BEGIN PROVIDED TEXT
Looks like fast-database changeovers are the way to go, but it requires a dedicated database.
http://devcenter.heroku.com/articles/fast-database-changeovers
Alternatively, here's a tutorial for copying the data from one database (e.g., production) to another database (e.g., staging), doing the schema/data migration (e.g., using django/south), then switching the app to use the newly-updated database instance.
http://devcenter.heroku.com/articles/migrating-data-between-plans
Seems reasonable, but potentially slow if there's a large amount of data.
The recommended method is this:
Add database changes for your new features to your existing code
Make the existing code compatible with the new schema
Deploy
Add the new features to your codebase
Deploy
This means that your database changes are already in place when the code starts to require them.
However....
There's a couple of issues with this. First that I know of no development shop that is organised enough to be able to handle this, as features just get built ad-hoc, and secondly that you're not really saving anything.
END PROVIDED TEXT
BEGIN INFORMATION SUPPLIED
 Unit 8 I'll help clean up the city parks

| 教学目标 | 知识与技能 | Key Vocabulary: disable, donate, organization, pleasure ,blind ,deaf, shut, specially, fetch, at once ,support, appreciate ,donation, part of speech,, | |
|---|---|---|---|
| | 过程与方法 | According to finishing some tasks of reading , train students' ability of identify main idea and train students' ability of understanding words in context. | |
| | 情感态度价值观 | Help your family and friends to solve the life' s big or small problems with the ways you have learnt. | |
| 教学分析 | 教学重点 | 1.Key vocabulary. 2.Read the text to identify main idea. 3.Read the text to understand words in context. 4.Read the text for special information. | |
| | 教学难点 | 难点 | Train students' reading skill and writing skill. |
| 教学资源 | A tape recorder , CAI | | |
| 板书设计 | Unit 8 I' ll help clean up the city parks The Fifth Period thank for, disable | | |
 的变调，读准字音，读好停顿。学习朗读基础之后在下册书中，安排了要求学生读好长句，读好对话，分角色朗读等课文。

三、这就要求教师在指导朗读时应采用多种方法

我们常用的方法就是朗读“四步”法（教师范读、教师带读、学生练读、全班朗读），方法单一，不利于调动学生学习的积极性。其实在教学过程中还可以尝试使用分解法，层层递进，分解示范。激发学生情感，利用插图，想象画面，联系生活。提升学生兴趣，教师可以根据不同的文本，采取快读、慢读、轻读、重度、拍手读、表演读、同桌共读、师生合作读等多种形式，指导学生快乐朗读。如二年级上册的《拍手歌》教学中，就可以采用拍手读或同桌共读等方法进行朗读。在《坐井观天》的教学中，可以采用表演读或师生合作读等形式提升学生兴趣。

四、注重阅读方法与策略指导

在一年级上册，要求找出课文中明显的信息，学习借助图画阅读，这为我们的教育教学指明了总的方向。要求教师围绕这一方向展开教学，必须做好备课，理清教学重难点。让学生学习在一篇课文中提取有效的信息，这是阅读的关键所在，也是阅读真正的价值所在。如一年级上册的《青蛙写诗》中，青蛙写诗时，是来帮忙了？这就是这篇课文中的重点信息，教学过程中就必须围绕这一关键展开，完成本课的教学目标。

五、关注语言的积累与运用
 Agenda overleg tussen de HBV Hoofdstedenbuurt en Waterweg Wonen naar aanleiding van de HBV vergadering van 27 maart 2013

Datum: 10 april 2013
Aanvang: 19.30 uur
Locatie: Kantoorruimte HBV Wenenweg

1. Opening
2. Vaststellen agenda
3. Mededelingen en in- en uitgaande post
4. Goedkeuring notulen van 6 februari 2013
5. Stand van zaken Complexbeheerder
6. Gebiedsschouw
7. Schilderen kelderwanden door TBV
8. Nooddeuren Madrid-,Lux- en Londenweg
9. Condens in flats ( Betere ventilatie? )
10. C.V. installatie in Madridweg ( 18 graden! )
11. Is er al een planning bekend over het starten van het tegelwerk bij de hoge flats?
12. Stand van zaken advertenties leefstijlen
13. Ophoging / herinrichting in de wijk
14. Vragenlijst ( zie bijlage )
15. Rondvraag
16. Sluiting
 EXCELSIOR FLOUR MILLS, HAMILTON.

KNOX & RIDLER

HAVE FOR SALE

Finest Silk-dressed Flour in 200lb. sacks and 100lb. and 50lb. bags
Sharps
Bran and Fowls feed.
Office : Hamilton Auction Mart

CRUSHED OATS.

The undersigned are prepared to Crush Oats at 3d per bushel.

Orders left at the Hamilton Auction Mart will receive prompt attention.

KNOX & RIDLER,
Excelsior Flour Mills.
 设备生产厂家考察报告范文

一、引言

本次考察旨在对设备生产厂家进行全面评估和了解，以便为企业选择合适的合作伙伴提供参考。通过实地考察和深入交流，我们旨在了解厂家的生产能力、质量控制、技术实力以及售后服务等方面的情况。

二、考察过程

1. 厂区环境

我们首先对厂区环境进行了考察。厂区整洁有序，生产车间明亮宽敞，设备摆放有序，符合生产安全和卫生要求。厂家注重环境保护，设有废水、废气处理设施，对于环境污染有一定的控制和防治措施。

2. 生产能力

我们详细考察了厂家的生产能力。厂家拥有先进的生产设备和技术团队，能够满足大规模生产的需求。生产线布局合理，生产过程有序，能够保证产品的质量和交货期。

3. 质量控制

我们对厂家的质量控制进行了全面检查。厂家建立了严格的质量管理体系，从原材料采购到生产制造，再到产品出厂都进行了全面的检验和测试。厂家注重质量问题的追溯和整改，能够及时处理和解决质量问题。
END INFORMATION SUPPLIED
ASSIGNED TASK A → Rewrite the passage on database changeovers starting at "http://devcenter.heroku.com/articles/fast-database-changeovers" and ending at "amount of data.", putting "testing" in place of "staging".
ASSIGNED TASK B → According to the passage on database changeovers, what do fast-database changeovers require?
The records are not required for the work that follows.

WORKED SOLUTION A →
http://devcenter.heroku.com/articles/fast-database-changeovers
Alternatively, here's a tutorial for copying the data from one database (e.g., production) to another database (e.g., testing), doing the schema/data migration (e.g., using django/south), then switching the app to use the newly-updated database instance.
http://devcenter.heroku.com/articles/migrating-data-between-plans
Seems reasonable, but potentially slow if there's a large amount of data.

WORKED SOLUTION B → A dedicated database.